» **WHAT YOU SHOULD DO**: Copy out all lines from the entries below in which "Investment" occurs.

» **Records from a data collection**:
Start of Block

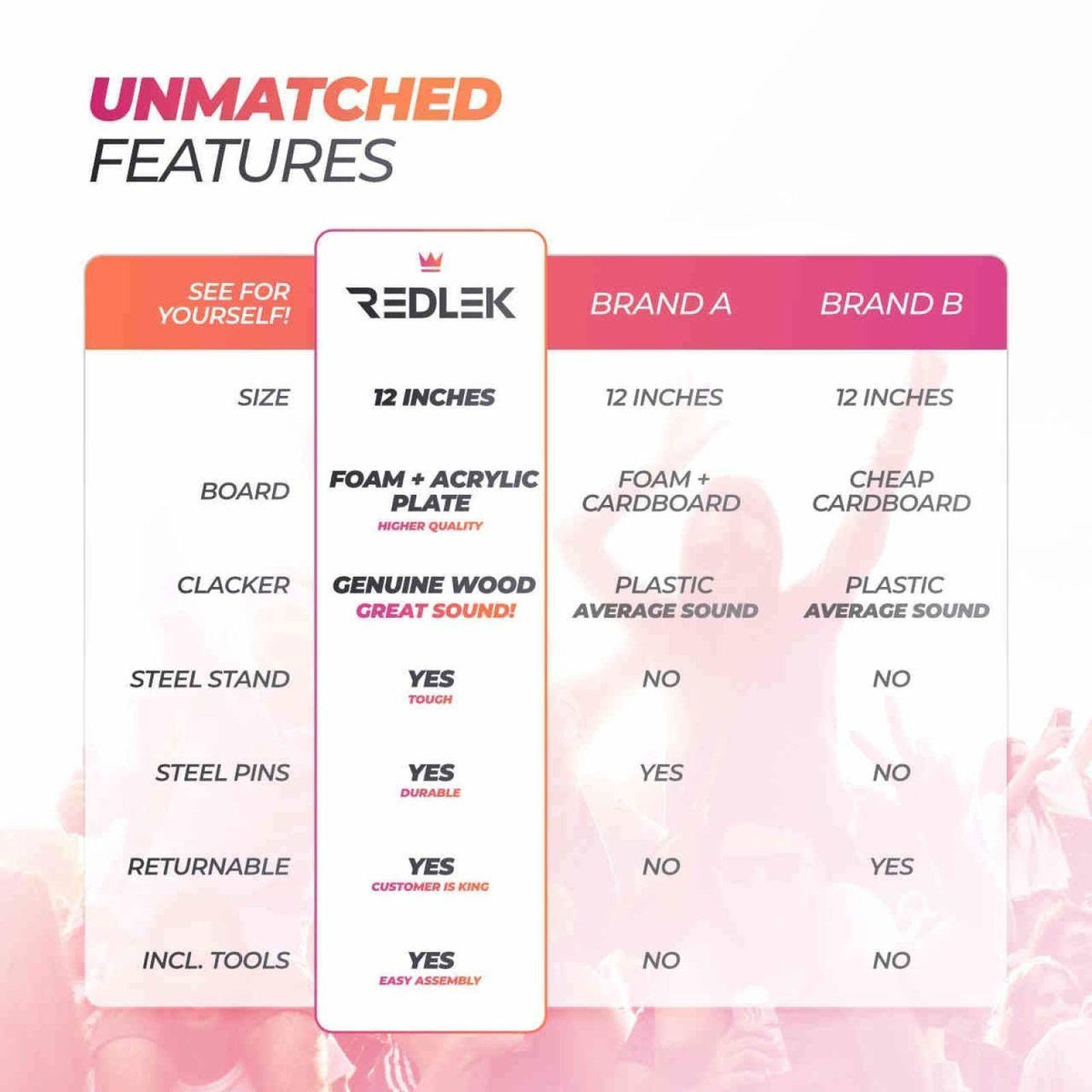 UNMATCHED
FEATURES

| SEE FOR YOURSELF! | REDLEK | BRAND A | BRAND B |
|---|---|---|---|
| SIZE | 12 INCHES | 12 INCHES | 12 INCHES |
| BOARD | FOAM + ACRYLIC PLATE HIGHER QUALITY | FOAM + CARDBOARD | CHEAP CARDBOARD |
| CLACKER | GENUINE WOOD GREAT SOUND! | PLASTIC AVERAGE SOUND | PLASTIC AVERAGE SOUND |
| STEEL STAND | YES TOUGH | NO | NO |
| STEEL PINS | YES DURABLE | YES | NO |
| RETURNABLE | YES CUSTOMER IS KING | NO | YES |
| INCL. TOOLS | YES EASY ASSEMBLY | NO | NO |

End of Block
Start of Block

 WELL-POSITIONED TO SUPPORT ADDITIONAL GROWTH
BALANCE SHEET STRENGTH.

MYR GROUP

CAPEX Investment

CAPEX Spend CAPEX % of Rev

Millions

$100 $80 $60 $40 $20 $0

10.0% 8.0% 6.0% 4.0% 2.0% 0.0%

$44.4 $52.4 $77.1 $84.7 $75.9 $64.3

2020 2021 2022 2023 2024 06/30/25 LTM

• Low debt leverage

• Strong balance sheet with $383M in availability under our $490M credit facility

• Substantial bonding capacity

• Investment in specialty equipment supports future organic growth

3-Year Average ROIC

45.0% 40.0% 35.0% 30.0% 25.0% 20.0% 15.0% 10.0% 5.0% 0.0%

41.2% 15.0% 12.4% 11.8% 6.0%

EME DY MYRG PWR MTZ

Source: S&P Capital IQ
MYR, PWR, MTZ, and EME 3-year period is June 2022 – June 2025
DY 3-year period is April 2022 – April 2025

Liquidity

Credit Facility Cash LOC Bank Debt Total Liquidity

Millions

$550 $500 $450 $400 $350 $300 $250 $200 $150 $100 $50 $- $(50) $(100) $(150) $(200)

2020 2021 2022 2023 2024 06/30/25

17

End of Block
Start of Block

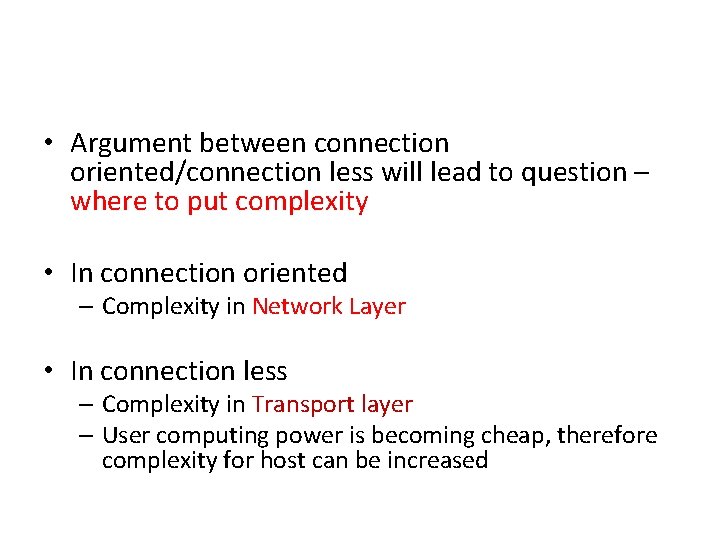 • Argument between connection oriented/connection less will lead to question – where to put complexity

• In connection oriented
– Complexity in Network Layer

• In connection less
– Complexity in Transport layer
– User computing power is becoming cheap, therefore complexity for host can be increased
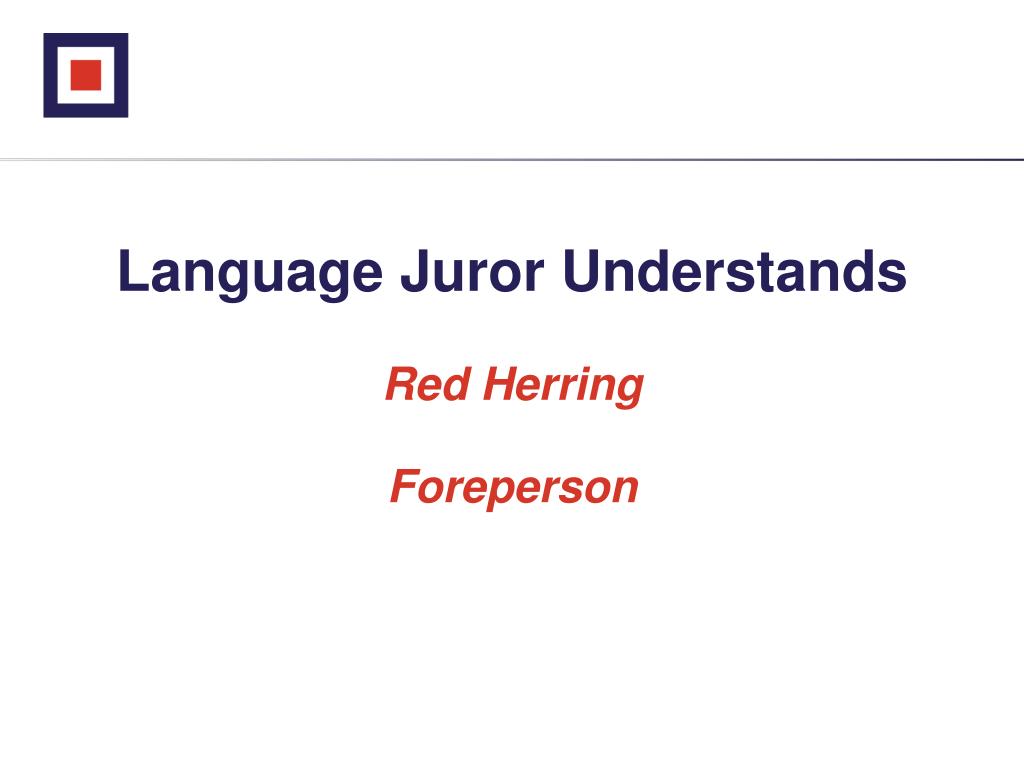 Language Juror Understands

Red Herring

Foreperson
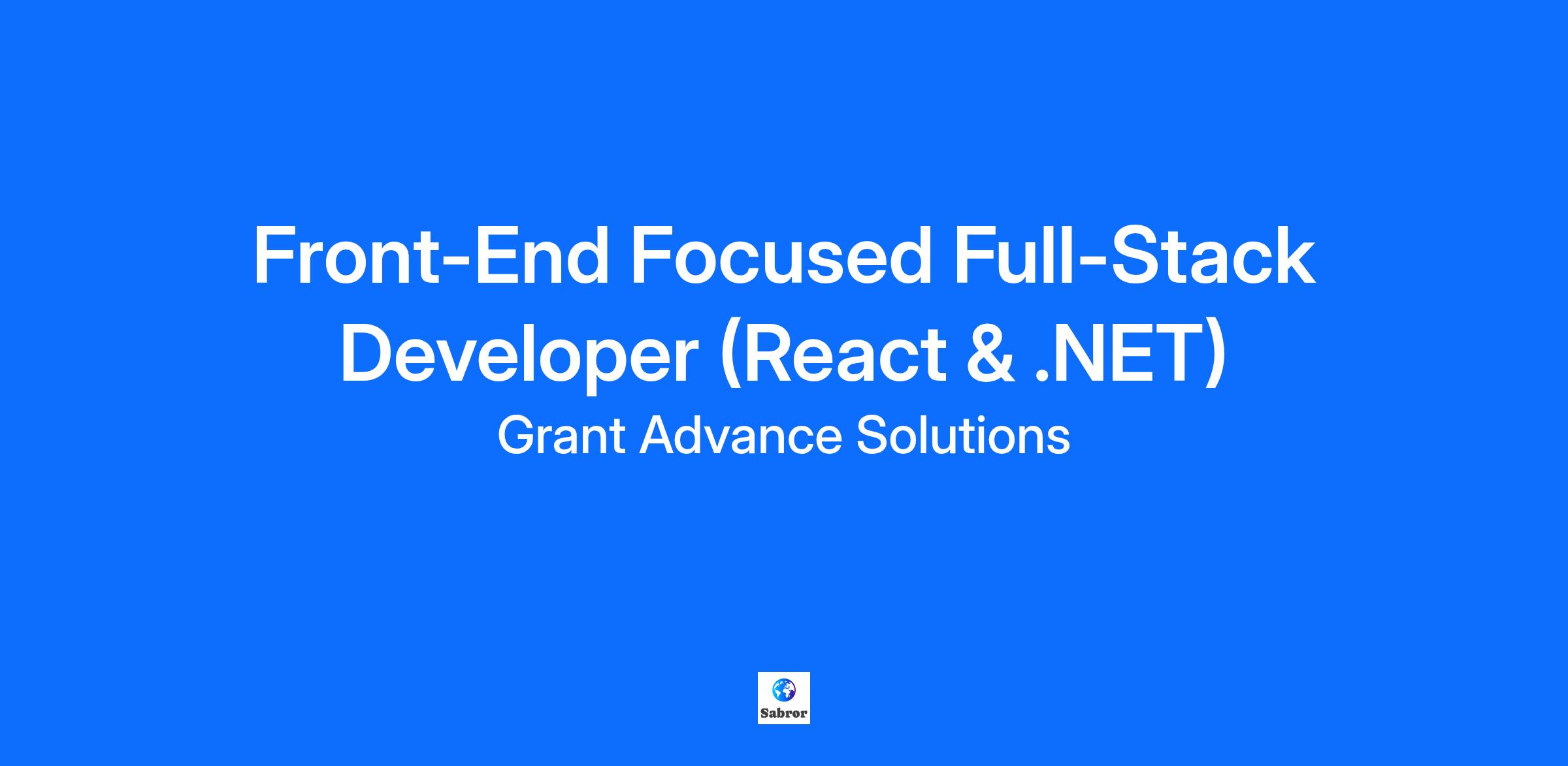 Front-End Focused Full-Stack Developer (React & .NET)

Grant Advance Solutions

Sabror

End of Block

» **ANSWER SECTION**:
CAPEX Investment
• Investment in specialty equipment supports future organic growth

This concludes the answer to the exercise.